Your task:
Can you rewrite the data from the line with "Out of the white" to the line with "520 centimetres", putting "shirt sleeve" wherever "jersey sleeve" appears and keeping everything else the same?

Saved data entries:

+ + + +

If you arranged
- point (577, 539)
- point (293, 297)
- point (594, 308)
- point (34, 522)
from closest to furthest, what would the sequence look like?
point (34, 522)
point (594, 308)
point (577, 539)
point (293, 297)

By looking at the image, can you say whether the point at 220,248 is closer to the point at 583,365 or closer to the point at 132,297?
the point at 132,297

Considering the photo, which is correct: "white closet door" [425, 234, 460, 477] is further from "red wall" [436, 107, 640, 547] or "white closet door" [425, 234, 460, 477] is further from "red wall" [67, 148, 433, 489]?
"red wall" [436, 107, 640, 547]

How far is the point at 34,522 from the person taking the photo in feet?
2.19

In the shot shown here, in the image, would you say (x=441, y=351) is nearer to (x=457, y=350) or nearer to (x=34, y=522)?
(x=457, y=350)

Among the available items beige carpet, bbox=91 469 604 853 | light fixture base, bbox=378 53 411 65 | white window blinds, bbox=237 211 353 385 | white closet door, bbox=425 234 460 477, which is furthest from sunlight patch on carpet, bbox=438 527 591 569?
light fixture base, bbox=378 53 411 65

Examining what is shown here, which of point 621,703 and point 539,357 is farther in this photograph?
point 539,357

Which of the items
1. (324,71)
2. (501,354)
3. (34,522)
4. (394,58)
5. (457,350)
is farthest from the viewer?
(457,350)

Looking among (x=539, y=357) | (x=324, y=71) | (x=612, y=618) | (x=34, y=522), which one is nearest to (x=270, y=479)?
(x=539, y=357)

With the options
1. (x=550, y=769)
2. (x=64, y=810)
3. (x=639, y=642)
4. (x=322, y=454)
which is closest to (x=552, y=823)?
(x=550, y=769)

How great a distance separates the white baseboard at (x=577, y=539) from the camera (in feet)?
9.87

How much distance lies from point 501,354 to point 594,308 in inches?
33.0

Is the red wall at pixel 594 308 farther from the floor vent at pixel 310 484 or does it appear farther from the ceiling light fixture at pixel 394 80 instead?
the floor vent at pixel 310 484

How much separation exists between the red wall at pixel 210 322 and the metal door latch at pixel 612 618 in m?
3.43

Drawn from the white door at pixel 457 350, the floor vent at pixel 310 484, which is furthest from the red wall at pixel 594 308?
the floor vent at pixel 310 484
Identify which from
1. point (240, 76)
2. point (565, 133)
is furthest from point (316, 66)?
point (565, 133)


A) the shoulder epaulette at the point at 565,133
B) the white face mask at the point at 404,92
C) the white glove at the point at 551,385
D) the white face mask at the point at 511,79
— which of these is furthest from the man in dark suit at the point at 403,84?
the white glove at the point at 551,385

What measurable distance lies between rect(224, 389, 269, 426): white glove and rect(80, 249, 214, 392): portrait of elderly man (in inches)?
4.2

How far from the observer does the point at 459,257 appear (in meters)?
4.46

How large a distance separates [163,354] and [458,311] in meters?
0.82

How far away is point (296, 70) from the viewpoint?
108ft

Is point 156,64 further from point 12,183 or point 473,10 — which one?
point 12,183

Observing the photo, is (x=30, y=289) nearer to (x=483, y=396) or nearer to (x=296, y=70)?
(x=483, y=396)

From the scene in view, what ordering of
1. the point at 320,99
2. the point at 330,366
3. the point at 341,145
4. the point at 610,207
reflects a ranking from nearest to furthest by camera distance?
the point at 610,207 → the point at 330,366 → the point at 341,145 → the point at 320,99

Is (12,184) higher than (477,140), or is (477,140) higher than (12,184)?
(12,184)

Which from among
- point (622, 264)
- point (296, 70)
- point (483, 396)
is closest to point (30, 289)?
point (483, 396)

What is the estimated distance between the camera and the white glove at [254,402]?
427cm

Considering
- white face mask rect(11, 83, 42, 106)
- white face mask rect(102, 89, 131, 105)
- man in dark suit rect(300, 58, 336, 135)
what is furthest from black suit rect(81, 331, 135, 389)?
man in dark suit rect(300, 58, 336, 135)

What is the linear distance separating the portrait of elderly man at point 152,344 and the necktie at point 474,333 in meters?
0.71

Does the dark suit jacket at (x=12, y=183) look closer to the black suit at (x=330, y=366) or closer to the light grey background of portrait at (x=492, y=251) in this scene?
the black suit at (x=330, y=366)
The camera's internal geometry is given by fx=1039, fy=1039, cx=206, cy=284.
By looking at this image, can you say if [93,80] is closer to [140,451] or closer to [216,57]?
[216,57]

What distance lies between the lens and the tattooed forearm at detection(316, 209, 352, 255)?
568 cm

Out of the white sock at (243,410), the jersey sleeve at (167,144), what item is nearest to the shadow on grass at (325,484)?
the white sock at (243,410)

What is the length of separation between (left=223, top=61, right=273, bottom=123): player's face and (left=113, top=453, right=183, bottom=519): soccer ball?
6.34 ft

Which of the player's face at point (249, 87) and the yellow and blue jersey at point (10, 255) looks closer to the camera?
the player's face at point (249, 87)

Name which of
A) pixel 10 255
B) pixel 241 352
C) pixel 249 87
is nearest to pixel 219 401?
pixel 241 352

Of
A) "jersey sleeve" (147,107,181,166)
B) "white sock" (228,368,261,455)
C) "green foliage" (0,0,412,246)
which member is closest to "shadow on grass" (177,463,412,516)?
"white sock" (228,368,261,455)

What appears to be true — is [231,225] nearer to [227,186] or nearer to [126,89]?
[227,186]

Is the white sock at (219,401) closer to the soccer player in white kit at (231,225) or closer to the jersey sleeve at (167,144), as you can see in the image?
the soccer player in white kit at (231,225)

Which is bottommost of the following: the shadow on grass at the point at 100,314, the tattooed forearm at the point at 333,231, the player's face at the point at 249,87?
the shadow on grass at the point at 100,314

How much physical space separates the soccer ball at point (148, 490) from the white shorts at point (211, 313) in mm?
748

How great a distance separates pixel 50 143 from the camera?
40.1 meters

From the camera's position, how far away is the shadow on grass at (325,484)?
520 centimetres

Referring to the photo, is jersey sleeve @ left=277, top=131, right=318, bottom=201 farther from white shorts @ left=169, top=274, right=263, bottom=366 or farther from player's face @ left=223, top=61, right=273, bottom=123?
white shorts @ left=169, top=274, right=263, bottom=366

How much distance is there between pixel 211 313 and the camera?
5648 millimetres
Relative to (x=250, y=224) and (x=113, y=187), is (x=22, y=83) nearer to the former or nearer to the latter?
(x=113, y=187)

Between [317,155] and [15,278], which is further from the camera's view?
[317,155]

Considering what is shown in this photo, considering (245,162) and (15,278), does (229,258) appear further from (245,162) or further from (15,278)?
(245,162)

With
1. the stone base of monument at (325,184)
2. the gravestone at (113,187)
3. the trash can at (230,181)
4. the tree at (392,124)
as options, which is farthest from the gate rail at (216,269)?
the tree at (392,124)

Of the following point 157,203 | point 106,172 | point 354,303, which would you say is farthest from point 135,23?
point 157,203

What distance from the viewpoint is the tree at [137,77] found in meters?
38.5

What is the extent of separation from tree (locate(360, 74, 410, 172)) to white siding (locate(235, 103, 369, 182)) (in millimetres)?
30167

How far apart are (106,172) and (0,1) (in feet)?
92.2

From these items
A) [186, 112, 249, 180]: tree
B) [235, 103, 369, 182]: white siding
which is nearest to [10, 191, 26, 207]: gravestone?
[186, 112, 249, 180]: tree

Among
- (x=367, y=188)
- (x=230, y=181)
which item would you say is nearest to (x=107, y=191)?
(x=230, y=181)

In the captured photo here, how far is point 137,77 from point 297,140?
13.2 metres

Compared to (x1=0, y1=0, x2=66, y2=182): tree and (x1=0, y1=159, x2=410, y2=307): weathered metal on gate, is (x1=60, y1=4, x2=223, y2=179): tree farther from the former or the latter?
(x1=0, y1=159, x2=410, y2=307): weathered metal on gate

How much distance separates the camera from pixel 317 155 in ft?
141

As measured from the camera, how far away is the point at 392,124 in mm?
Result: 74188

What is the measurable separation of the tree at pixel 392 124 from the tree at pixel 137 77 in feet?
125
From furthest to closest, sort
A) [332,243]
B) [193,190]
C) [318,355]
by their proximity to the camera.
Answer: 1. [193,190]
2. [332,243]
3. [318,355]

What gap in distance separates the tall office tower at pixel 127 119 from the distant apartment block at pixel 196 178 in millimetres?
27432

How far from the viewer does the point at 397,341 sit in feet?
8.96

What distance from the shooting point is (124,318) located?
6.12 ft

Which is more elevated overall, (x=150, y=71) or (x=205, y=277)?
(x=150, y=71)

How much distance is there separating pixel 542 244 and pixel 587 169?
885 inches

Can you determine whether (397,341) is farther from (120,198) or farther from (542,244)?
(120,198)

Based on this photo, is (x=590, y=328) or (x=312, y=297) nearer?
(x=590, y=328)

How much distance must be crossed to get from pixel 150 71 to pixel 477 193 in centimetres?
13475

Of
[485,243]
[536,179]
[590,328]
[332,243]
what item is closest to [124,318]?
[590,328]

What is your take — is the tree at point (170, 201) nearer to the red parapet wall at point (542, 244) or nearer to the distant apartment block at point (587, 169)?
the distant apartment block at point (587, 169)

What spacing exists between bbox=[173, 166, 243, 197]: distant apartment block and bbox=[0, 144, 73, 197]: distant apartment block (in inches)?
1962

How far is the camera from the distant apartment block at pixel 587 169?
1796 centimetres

+ + + +

Exercise answer:
Out of the white sock at (243,410), the shirt sleeve at (167,144), what item is nearest to the shadow on grass at (325,484)?
the white sock at (243,410)

What is the length of separation between (left=223, top=61, right=273, bottom=123): player's face and (left=113, top=453, right=183, bottom=519): soccer ball?
6.34 ft

Which of the player's face at point (249, 87) and the yellow and blue jersey at point (10, 255) looks closer to the camera?
the player's face at point (249, 87)

Name which of
A) pixel 10 255
B) pixel 241 352
C) pixel 249 87
is nearest to pixel 219 401?
pixel 241 352

Of
A) "shirt sleeve" (147,107,181,166)
B) "white sock" (228,368,261,455)
C) "green foliage" (0,0,412,246)
which member is closest to "shadow on grass" (177,463,412,516)?
"white sock" (228,368,261,455)

What appears to be true — is [231,225] nearer to [227,186] or nearer to [126,89]?
[227,186]

Is the white sock at (219,401) closer to the soccer player in white kit at (231,225) or closer to the shirt sleeve at (167,144), as you can see in the image?
the soccer player in white kit at (231,225)

Which is bottommost of the following: the shadow on grass at the point at 100,314, the tattooed forearm at the point at 333,231, the player's face at the point at 249,87?
the shadow on grass at the point at 100,314

How much physical space separates the soccer ball at point (148, 490) from the white shorts at point (211, 313) in mm?
748

How great a distance separates pixel 50 143 from the camera?
40.1 meters

From the camera's position, how far away is the shadow on grass at (325,484)?
520 centimetres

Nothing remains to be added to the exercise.